**Data items:**
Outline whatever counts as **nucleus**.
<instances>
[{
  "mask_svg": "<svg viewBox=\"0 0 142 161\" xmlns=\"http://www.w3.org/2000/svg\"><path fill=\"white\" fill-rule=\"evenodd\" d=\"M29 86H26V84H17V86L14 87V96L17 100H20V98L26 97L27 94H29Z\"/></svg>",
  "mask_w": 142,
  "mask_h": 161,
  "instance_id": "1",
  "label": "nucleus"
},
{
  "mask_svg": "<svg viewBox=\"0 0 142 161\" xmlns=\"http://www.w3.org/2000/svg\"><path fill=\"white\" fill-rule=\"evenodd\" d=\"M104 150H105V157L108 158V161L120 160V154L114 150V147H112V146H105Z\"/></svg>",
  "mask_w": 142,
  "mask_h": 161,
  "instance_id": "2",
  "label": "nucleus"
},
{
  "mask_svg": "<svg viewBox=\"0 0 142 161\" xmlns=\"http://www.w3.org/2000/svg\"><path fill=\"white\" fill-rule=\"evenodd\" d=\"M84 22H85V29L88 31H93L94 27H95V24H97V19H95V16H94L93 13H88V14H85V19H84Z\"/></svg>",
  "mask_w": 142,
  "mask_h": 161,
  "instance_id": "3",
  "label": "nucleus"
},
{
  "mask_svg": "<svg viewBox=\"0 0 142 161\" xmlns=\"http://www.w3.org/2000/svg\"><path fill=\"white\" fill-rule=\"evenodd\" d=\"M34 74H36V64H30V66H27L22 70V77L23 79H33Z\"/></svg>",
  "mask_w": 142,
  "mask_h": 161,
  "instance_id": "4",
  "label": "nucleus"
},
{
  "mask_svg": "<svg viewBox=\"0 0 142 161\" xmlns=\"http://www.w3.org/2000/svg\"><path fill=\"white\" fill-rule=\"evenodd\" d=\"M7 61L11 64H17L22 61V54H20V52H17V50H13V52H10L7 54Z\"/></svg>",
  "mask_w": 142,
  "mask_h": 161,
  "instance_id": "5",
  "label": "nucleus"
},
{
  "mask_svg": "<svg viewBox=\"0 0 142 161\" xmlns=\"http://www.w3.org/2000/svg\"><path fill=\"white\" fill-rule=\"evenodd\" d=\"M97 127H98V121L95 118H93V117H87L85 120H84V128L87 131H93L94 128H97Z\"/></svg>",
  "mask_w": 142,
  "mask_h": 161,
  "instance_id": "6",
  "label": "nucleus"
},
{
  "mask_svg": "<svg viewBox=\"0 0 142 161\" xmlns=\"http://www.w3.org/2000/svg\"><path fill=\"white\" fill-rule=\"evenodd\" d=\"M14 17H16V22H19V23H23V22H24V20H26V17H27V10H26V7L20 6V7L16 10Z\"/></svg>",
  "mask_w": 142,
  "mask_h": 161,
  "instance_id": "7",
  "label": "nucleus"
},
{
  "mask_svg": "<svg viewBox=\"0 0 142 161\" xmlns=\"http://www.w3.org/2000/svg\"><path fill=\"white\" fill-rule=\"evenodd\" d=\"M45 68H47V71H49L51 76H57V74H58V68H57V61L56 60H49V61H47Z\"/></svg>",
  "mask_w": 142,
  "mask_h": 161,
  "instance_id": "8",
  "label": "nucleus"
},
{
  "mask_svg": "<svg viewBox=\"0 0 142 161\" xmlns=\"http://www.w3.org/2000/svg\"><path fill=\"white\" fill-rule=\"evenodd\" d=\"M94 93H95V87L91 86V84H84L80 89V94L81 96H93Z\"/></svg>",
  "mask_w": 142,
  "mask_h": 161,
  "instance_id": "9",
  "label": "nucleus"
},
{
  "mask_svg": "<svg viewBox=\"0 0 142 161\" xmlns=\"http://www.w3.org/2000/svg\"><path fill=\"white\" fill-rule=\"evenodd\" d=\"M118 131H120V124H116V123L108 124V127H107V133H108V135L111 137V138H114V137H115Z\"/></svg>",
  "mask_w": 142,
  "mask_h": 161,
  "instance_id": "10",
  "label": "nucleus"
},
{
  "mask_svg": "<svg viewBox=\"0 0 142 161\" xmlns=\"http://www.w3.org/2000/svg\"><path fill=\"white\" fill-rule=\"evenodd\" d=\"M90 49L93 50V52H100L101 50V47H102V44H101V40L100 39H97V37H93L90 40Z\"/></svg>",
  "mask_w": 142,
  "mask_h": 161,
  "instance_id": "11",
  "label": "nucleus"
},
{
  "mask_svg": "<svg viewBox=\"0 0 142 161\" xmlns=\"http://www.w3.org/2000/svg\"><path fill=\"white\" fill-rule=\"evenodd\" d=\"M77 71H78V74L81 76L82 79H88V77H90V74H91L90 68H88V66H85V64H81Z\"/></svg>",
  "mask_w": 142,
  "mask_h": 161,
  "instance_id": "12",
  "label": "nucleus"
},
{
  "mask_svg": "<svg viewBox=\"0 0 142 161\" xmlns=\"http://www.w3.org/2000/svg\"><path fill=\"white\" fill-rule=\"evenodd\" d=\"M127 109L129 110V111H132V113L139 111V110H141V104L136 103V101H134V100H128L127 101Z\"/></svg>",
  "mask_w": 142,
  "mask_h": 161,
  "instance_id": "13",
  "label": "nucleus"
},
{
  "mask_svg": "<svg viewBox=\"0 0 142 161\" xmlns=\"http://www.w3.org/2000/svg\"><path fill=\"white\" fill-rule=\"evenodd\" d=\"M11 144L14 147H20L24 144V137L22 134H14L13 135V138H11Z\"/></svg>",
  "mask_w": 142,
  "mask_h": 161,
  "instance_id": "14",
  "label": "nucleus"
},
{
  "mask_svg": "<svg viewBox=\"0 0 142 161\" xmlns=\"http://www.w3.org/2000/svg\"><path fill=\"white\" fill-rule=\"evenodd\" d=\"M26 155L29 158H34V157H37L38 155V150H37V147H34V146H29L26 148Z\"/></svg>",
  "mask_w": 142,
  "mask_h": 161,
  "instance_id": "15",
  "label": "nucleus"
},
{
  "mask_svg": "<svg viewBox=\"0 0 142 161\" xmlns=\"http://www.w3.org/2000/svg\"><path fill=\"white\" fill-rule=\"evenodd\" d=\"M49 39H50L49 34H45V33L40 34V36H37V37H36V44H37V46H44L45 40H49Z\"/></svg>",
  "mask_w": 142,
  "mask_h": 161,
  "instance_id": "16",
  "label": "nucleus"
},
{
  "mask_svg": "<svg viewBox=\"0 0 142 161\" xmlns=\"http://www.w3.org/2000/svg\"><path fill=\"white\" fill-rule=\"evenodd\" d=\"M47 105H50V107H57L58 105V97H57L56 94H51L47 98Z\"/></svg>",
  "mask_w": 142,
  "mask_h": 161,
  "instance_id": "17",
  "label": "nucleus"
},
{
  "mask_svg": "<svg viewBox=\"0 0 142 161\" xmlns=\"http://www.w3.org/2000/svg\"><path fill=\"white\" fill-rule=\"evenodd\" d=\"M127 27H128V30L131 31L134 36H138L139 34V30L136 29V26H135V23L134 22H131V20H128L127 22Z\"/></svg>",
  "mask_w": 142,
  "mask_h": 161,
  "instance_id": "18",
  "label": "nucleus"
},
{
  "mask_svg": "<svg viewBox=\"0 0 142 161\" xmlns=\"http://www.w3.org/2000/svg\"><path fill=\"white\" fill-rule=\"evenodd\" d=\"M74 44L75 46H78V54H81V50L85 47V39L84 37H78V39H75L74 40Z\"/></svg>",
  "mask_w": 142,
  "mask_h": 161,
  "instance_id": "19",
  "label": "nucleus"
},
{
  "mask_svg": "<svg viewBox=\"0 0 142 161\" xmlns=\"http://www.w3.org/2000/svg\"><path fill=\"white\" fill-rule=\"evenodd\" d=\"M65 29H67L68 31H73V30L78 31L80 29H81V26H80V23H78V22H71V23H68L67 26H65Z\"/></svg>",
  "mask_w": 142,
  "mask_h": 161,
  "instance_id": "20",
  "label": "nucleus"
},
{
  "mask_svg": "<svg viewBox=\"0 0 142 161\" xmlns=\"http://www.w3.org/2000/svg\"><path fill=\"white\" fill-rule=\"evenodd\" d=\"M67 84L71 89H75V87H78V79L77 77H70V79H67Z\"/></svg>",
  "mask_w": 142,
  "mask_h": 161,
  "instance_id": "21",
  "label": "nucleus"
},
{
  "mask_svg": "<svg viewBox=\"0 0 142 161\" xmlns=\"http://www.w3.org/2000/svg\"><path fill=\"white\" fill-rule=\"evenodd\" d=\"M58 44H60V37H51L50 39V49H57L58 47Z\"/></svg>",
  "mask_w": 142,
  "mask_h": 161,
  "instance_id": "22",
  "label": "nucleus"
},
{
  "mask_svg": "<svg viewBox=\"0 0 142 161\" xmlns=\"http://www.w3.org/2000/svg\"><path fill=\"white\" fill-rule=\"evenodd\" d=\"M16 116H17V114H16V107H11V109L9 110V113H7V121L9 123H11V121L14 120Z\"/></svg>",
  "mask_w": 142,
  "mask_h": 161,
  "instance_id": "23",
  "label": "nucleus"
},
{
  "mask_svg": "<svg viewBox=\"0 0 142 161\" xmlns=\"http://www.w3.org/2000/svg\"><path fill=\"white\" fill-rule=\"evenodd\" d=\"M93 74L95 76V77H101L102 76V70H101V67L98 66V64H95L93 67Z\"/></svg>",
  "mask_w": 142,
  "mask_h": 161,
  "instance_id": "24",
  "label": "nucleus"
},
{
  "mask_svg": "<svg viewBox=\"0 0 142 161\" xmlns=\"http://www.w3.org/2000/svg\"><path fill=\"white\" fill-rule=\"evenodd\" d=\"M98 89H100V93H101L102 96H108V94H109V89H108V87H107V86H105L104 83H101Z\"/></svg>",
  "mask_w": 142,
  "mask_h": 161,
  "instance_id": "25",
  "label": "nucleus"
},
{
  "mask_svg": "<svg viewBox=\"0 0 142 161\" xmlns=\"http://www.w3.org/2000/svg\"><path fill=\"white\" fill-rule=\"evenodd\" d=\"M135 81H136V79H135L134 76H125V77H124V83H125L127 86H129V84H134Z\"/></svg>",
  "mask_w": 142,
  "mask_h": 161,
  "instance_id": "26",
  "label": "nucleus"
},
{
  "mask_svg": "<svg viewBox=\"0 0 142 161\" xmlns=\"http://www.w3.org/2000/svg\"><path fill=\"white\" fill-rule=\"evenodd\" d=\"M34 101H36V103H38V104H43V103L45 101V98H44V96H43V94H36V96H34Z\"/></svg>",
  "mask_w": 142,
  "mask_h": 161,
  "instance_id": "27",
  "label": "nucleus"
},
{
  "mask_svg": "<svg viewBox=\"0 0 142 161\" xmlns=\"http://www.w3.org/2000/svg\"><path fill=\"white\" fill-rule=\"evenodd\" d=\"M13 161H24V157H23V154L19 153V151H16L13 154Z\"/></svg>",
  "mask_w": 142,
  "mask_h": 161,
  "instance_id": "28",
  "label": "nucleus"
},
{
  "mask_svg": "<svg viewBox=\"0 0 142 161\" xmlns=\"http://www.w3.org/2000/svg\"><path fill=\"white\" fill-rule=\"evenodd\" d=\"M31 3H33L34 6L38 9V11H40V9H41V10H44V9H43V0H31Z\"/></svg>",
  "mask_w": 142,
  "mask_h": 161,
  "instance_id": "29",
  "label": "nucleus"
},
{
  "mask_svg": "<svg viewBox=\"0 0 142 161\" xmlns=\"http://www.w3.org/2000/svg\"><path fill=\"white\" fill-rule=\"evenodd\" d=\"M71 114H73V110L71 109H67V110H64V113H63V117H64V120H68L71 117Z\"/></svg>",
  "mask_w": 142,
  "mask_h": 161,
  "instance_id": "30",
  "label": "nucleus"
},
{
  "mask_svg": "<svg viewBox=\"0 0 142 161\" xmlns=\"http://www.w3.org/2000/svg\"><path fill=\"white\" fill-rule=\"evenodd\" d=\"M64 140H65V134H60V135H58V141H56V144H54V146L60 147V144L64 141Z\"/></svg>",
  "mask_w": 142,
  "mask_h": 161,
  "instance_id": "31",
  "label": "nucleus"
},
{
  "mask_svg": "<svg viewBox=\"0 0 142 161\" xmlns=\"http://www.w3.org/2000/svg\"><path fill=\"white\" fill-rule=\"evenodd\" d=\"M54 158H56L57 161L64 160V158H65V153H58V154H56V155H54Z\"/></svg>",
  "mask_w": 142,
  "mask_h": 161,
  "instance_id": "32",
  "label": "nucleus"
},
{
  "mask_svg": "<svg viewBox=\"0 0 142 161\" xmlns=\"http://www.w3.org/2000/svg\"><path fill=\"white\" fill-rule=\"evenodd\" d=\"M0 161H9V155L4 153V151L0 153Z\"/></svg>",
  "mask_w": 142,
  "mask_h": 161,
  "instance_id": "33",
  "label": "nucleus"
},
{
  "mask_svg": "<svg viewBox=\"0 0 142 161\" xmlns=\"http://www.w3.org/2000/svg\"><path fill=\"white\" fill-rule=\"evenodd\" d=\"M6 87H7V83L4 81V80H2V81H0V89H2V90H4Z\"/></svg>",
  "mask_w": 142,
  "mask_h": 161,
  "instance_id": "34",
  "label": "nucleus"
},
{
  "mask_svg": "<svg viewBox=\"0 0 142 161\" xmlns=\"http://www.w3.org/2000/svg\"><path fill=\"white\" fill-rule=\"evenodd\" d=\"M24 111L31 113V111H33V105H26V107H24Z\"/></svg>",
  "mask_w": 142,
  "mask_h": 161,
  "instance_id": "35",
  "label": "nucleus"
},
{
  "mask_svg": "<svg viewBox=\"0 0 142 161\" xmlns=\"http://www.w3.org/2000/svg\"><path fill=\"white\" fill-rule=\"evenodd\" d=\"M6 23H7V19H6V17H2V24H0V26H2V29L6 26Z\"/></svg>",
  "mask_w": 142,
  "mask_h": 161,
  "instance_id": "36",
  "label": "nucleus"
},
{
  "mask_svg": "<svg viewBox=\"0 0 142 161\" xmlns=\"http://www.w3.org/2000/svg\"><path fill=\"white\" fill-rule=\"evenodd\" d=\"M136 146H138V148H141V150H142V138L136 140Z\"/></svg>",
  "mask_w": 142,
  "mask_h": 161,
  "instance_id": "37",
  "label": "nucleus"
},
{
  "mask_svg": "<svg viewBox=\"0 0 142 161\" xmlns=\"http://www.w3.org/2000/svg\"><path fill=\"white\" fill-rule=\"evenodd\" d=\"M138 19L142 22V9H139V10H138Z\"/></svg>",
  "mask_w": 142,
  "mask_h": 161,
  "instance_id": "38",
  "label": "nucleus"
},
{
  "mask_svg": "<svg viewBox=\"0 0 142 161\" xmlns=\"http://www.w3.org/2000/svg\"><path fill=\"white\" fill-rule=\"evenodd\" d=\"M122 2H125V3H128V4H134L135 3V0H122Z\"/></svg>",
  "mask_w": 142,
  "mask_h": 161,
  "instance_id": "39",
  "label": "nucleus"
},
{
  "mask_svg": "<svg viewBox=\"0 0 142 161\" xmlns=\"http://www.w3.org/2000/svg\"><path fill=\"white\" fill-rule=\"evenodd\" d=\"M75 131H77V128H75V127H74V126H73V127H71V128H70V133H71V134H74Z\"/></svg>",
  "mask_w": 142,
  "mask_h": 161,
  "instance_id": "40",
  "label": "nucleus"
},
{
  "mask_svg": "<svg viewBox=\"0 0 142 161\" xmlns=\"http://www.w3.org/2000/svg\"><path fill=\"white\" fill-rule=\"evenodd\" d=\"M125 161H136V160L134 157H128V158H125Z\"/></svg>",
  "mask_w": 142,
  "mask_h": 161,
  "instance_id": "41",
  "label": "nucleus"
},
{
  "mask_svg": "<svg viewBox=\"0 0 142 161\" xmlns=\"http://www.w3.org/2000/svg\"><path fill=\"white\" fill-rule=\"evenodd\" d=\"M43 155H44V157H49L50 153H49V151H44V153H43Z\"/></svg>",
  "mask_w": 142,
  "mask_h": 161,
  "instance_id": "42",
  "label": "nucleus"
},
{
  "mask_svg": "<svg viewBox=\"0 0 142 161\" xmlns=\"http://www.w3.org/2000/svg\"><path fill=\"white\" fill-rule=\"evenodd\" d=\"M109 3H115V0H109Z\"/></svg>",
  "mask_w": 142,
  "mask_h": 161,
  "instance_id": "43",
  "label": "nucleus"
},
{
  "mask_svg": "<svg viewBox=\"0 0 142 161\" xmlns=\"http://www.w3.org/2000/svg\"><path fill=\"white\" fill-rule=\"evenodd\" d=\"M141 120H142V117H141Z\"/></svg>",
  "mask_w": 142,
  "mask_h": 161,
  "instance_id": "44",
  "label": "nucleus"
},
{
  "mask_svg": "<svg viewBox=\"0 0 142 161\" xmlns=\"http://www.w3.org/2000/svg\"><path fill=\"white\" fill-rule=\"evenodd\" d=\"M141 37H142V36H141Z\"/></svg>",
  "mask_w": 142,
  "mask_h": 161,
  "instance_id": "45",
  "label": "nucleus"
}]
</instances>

**TASK GOAL:**
Turn the records, from their first line through the line that contains "127H98V121L95 118H93V117H87L85 120H84V128L87", into a numbered list with one line per item. Both of those lines are included; leave out any blank lines.

**EXPECTED ANSWER:**
1. Outline whatever counts as **nucleus**.
2. <instances>
3. [{
4.   "mask_svg": "<svg viewBox=\"0 0 142 161\" xmlns=\"http://www.w3.org/2000/svg\"><path fill=\"white\" fill-rule=\"evenodd\" d=\"M29 86H26V84H17V86L14 87V96L17 100H20V98L26 97L27 94H29Z\"/></svg>",
5.   "mask_w": 142,
6.   "mask_h": 161,
7.   "instance_id": "1",
8.   "label": "nucleus"
9. },
10. {
11.   "mask_svg": "<svg viewBox=\"0 0 142 161\" xmlns=\"http://www.w3.org/2000/svg\"><path fill=\"white\" fill-rule=\"evenodd\" d=\"M104 150H105V157L108 158V161L120 160V154L114 150V147H112V146H105Z\"/></svg>",
12.   "mask_w": 142,
13.   "mask_h": 161,
14.   "instance_id": "2",
15.   "label": "nucleus"
16. },
17. {
18.   "mask_svg": "<svg viewBox=\"0 0 142 161\" xmlns=\"http://www.w3.org/2000/svg\"><path fill=\"white\" fill-rule=\"evenodd\" d=\"M84 22H85V29L88 31H93L94 27H95V24H97V19H95V16H94L93 13H88V14H85V19H84Z\"/></svg>",
19.   "mask_w": 142,
20.   "mask_h": 161,
21.   "instance_id": "3",
22.   "label": "nucleus"
23. },
24. {
25.   "mask_svg": "<svg viewBox=\"0 0 142 161\" xmlns=\"http://www.w3.org/2000/svg\"><path fill=\"white\" fill-rule=\"evenodd\" d=\"M34 74H36V64H30V66H27L22 70V77L23 79H33Z\"/></svg>",
26.   "mask_w": 142,
27.   "mask_h": 161,
28.   "instance_id": "4",
29.   "label": "nucleus"
30. },
31. {
32.   "mask_svg": "<svg viewBox=\"0 0 142 161\" xmlns=\"http://www.w3.org/2000/svg\"><path fill=\"white\" fill-rule=\"evenodd\" d=\"M7 61L11 64H17L22 61V54H20V52H17V50H13V52H10L7 54Z\"/></svg>",
33.   "mask_w": 142,
34.   "mask_h": 161,
35.   "instance_id": "5",
36.   "label": "nucleus"
37. },
38. {
39.   "mask_svg": "<svg viewBox=\"0 0 142 161\" xmlns=\"http://www.w3.org/2000/svg\"><path fill=\"white\" fill-rule=\"evenodd\" d=\"M97 127H98V121L95 118H93V117H87L85 120H84V128L87 131H93L94 128H97Z\"/></svg>",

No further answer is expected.